Mongabay.co.id

Yang Tersisa dari Pantai Kami…

 

Penimbunan pantai Manado yang terjadi pertama kali 14 tahun silam telah menyingkirkan peradaban yang berlangsung di pesisir sejak berabad lampau. Kala itu masyarakat mengaminkan, reklamasi harus terjadi dengan alasan percepatan ekonomi. Tapi di sisi lain itu adalah perampasan ruang hidup nelayan.

Ruang hidup warga pesisir tak pernah menjadi alasan kuat agar penimbunan pantai jangan dilakukan.

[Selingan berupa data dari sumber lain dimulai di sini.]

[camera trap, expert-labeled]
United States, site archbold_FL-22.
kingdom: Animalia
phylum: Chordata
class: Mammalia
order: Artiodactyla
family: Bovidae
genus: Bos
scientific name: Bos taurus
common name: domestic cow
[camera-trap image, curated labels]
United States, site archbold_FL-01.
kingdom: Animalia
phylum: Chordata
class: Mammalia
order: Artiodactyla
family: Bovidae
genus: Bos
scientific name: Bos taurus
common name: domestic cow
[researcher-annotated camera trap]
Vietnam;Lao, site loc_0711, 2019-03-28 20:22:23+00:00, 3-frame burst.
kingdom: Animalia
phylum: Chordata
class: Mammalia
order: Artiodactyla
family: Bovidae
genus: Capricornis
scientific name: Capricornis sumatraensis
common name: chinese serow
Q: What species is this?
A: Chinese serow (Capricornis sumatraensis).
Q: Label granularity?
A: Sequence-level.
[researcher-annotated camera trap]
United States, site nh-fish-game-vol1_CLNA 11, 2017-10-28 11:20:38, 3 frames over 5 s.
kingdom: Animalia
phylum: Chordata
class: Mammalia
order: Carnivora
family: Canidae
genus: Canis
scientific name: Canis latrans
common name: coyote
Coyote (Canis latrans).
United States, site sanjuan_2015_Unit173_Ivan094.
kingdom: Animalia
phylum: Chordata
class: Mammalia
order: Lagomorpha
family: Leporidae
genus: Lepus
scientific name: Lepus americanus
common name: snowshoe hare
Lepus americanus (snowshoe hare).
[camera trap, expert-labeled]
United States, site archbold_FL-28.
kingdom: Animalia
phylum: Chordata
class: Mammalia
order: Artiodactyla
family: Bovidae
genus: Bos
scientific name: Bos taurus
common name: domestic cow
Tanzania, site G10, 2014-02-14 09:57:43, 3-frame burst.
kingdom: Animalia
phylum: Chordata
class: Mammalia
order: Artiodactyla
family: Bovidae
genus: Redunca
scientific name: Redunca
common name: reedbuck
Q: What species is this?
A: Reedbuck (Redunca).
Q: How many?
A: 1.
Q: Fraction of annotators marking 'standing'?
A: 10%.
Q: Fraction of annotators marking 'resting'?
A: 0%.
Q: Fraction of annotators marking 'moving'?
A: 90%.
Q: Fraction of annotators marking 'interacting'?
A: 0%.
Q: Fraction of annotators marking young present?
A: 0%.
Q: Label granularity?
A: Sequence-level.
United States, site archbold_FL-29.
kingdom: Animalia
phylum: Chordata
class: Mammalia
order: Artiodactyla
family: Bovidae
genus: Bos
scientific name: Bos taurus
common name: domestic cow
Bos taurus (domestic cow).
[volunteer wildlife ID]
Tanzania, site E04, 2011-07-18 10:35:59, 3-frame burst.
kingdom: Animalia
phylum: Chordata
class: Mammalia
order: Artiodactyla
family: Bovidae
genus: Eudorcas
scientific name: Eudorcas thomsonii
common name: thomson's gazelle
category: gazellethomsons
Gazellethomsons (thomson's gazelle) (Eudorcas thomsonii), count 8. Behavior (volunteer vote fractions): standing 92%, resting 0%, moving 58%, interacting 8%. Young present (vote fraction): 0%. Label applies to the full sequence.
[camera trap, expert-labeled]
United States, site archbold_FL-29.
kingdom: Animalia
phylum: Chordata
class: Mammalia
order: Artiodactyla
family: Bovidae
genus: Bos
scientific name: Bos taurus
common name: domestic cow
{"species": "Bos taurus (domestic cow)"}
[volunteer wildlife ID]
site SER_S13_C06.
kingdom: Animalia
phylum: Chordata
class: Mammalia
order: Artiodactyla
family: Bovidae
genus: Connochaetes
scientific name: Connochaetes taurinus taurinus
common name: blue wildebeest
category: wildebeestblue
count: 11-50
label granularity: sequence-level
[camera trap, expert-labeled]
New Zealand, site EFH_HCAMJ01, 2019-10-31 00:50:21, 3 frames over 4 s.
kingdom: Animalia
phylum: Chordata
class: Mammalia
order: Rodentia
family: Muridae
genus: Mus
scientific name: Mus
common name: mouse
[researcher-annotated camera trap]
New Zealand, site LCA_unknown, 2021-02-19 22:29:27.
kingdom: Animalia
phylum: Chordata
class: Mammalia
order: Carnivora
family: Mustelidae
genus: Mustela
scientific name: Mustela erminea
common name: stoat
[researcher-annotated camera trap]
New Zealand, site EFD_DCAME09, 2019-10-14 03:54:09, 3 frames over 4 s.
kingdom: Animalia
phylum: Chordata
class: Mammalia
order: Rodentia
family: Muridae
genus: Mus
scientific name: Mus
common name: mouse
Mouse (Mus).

Justru Cornelis John Rantung, Gubernur Sulawesi Utara yang menginisiasi reklamasi kala itu, memulainya dengan narasi bahwa penimbunan adalah upaya melindungi kota dari amuk pantai. Sehingga nelayan tak perlu khawatir perahunya tersapu gelombang di musim angin Barat.

Pengganti Rantung adalah Evert Ernest Mangindaan, kian menabalkan proyek ambisius reklamasi pantai Manado sepanjang 10 kilometer dan menjorok ke laut sejauh 500 meter. Areanya dimulai dari kawasan Bahu di Selatan menuju pusat kota. Fungsi laut yang ditimbun tidak lagi sekadar melindungi Manado dari terjangan ombak. Dataran baru itu akan menjadi pusat kehidupan berorientasi peningkatan ekonomi.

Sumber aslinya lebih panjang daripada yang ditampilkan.